Hospitals under the Rural & Urban Private Hospitals Association of Kenya (RUPHA) are set to suspend medical services under the Social Health Authority (SHA) starting Monday. This decision will affect thousands of teachers, police officers, and other patients relying on the government-backed health insurance scheme. The move comes as hospitals continue to grapple with unpaid bills, system failures, and operational challenges that have pushed many healthcare facilities to the brink of financial collapse.
RUPHA Chairperson Dr. Brian Lishenga raised concerns on Thursday, highlighting that challenges surrounding SHA have been persistently ignored by the government. He warned that the ongoing crisis not only endangers patients but also threatens the survival of private healthcare providers, many of which are struggling to stay afloat.
According to Dr. Lishenga, only 54% of hospitals have received payments from SHA, despite numerous claims being submitted. Additionally, 89% of hospitals have reported frequent system failures, making it difficult to process claims efficiently. Another 83% have faced challenges in verifying patient eligibility due to glitches in the online portal, further complicating service delivery.
“We have unpaid debts dating back to 2017, hospitals are facing bank defaults, essential medicines are out of stock, and many consultants have not been paid for years,” Dr.
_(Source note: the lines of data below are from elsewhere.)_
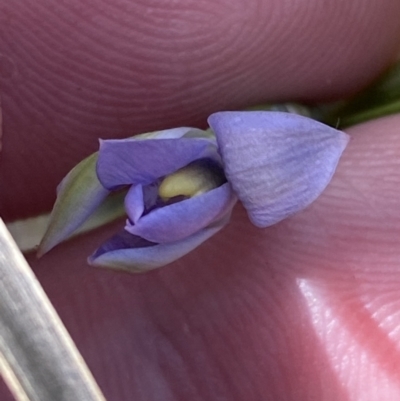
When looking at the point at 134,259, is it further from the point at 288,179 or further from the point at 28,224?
the point at 28,224

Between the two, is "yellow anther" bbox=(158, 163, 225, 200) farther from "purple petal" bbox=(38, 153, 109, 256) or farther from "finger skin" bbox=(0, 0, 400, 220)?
"finger skin" bbox=(0, 0, 400, 220)

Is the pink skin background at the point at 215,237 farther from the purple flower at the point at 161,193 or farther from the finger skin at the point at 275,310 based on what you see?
the purple flower at the point at 161,193

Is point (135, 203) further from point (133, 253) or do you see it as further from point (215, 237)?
point (215, 237)

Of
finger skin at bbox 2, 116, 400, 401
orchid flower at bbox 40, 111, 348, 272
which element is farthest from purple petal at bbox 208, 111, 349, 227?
finger skin at bbox 2, 116, 400, 401

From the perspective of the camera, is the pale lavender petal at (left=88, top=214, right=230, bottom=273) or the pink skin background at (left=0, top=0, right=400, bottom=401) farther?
the pink skin background at (left=0, top=0, right=400, bottom=401)

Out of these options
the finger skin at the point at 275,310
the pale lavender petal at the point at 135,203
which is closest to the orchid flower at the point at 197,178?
the pale lavender petal at the point at 135,203

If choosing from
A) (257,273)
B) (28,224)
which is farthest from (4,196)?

Lishenga lamented.
RUPHA’s frustration has been exacerbated by the lack of clear communication and action from the government. With mounting debts and a broken reimbursement system, hospitals under the association say they have no choice but to suspend services to SHA patients until their grievances are addressed.
RUPHA Deputy Chairperson Joseph Kariuki confirmed that private hospitals will cease offering services under Medical Administrators Kenya Limited (MAKL), the body responsible for managing insurance claims for teachers and police officers.
“We will stop providing medical services to police officers and teachers using government insurance from Monday. No services will be available for them until the government meets our demands,” Kariuki stated firmly.
The association is demanding that the government settle Sh30 billion in pending arrears from the defunct National Health Insurance Fund (NHIF), review SHA’s outpatient reimbursement model, and ensure that MAKL processes payments fairly and in a timely manner.
Launched in October last year, the SHA was meant to replace the NHIF and improve healthcare access for millions of Kenyans. However, since its inception, the scheme has faced multiple challenges, including technical failures, delayed reimbursements, and lack of clarity on how funds are disbursed.
Several clinical officers have also voiced concerns over SHA’s implementation, claiming they have been sidelined despite being crucial service providers. Their grievances include being excluded from the scheme, which they argue violates a previously signed return-to-work agreement that promised promotions, medical cover, and job confirmations.
“We demand immediate recognition and inclusion in the SHA system. Clinical officers play a vital role in healthcare delivery, and excluding us from this scheme is unfair and unacceptable,” one union representative stated.
With hospitals facing financial distress, some have already been auctioned due to unpaid debts, while others have had to lay off employees to stay afloat. Many doctors have now resorted to demanding cash payments before treating patients, as relying on government reimbursements has become unsustainable.
“Why is it that the Treasury does not value the lives of Kenyans?” RUPHA questioned in its statement, emphasizing the urgent need for government intervention.
If the crisis remains unresolved, thousands of patients who rely on SHA could be left without access to critical healthcare services. Stakeholders are now urging the government to take immediate action to prevent further disruption and ensure that hospitals can continue providing essential medical care to all Kenyans.